The data for the latency to seizure stages were analyzed using two-way ANOVA followed by a Tukey’s multiple comparisons test.
Results
Overview of VICR workflow
VICR (Video & Image Cutter & Randomizer) software was developed to facilitate unbiased analysis of video and image data with the workflow illustrated in Fig 1. In the beginning of the data analysis with the VICR software, the users input videos or still images to be analyzed and select the media type by choosing between video or image inputs (Fig 1A). VICR accommodates a spectrum of video and image data formats for analysis, including the commonly used MPEG-4 Part 14 (.mp4), Audio Video Interleave (.avi) formats for video analyses, and Portable Network Graphics (.png), Joint Photographic Experts Group (.jpg/.jpeg), and Bitmap (.bmp) for image analyses.
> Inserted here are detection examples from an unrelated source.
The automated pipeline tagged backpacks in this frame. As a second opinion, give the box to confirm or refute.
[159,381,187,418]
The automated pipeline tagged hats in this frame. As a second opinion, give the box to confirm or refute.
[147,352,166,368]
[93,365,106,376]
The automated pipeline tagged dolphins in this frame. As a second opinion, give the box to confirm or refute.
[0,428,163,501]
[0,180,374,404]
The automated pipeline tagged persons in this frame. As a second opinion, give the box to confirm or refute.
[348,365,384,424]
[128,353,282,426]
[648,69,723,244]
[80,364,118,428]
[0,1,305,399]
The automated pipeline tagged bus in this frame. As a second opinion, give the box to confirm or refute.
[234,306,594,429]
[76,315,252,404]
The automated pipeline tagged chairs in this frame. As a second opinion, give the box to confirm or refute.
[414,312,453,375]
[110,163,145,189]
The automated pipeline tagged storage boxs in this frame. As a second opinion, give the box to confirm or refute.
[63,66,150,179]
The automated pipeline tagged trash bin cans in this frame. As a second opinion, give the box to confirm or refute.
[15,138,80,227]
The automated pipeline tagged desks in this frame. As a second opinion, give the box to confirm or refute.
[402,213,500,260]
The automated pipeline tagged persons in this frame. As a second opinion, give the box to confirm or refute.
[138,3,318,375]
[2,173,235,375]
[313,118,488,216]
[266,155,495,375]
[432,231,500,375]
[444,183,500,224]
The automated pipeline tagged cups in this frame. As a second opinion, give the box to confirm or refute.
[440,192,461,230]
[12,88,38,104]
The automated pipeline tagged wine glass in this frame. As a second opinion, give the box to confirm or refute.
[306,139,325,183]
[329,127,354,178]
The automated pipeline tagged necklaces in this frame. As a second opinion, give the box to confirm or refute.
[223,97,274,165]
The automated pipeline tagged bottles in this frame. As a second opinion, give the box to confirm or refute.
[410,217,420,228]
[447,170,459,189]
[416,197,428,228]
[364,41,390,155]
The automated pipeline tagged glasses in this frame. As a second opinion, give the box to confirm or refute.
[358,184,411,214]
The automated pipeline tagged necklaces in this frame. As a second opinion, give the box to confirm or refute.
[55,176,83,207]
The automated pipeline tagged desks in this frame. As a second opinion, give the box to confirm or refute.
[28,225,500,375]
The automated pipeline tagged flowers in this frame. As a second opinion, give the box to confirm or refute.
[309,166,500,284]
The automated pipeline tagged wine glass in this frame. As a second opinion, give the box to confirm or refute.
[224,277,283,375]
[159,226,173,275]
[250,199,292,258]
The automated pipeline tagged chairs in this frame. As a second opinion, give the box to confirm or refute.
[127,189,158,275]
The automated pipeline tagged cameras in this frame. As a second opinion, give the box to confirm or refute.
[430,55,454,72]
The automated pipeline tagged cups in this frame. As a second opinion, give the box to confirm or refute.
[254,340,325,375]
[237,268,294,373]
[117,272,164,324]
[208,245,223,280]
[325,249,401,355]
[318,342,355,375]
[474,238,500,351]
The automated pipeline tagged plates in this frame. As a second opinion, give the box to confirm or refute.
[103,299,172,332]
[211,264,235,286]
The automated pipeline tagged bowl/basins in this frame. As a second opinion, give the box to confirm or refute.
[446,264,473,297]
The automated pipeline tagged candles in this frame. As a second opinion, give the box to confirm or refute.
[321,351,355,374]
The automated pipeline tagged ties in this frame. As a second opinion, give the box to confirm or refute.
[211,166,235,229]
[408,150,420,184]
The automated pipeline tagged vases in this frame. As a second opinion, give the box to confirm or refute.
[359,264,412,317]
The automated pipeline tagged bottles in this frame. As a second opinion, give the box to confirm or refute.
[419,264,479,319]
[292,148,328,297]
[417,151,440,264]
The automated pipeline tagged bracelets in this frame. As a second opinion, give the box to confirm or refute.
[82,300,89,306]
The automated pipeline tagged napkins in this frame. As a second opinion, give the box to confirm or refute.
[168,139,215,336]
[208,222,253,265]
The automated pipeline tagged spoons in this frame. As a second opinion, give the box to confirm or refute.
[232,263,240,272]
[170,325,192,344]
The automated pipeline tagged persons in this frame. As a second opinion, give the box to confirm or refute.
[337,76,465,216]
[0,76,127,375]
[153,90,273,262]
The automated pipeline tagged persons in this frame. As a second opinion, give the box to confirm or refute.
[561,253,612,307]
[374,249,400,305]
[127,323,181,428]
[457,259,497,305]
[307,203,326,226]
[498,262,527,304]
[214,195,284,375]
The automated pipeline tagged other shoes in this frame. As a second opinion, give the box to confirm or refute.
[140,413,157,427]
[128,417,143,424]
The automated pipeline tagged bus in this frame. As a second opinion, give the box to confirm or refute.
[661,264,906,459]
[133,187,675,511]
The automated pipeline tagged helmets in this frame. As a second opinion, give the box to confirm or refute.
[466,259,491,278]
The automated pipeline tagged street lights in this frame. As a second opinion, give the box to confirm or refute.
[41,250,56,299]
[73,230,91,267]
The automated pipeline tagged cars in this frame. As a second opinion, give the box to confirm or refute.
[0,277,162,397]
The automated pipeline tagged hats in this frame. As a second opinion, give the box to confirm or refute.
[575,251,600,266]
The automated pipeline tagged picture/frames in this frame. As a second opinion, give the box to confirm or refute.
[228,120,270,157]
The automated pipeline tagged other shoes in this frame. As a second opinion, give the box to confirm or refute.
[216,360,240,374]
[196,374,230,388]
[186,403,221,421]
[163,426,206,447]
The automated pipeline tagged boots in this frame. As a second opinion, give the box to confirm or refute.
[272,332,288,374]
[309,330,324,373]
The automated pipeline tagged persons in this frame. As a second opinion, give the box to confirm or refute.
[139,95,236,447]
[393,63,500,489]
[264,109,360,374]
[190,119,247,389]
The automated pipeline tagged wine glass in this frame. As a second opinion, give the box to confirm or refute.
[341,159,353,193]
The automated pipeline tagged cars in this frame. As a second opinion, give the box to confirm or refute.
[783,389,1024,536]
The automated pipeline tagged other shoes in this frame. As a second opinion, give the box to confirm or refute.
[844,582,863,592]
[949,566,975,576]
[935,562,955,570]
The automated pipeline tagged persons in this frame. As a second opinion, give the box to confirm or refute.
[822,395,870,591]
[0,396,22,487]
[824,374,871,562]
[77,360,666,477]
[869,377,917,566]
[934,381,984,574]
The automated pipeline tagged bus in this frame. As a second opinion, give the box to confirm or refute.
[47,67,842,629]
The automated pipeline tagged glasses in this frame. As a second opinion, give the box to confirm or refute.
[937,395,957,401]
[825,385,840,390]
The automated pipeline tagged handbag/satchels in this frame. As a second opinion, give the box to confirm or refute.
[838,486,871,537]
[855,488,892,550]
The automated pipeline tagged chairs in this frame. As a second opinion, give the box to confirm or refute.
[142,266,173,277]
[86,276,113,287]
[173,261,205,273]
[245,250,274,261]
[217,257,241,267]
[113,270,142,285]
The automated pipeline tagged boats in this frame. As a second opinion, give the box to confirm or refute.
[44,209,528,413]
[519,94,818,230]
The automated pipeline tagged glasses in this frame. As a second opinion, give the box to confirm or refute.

The software permits batch selection of data from multiple files of videos or images, seamlessly combining them for blinded analysis. In addition, the user can indicate the desired number of parameters to be analyzed and customize their names, tailoring the software output to the specifics of their study.
(a) Media Input: The user initiates the process by importing either video or image files. (b) Media segmentation: The user selects and labels the individual segments within each video or image. (c) Segment Randomization: The user-selected segments undergo a randomization process, ensuring unbiased segment sequence presentation for subsequent analysis. (d) Media categorization: In the final step, media segments, randomly presented to the user, are reviewed and categorized by the user. In this stage, the software internally tracks the analysis details blinded to the user. At the end of this stage, the analysis results are saved in a table that can be used for subsequent analysis.
After the media selection and input, the interface guides the user to the segmentation phase (Fig 1B). Here, the user defines segments of interest by encompassing the target areas in images or initial frames of videos with a rectangle controlled by a computer mouse motion, and labels each segment with a distinct identifier. At present the source media can only be subdivided into rectangular segments. Although more flexibility for outlining the area of interest might be beneficial for some studies, the rectangular rather than flexible border selection helps to mitigate the user bias in the segment selection. Once all the segments are identified, VICR dissects the media into the defined segments, followed by the segment storage and randomization (Fig 1C). The segments, each bearing the label conferred by the user, are deposited within a results folder, where their sequence is shuffled using the random.shuffle() function from Python’s intrinsic random library (Fig 1C). The preservation of the randomization sequence during the randomization function operation offers users the flexibility to halt and restart their analysis without compromising the original random order derived from the mixing of all media segments. The results folder can be accessed post-analysis and the individual segments can be re-viewed, if needed.
In the final phase of the workflow, the segments, devoid of any identifying labels, appear for analysis in the software interface in the sequence based on the randomization enacted in the previous step (Fig 1D). After evaluating each individual segment, the user inputs their observational notes into a dialogue box for each of the parameters (stages) to be analyzed. Although the segment’s label remains concealed from the user during analysis to preclude bias, VICR internally tracks this information. The results of the analysis are saved as a table in an Excel file, which contains the user-defined labels, media source files, and analysis notes for each randomized segment. The described workflow ensures unbiased and systematic data analysis.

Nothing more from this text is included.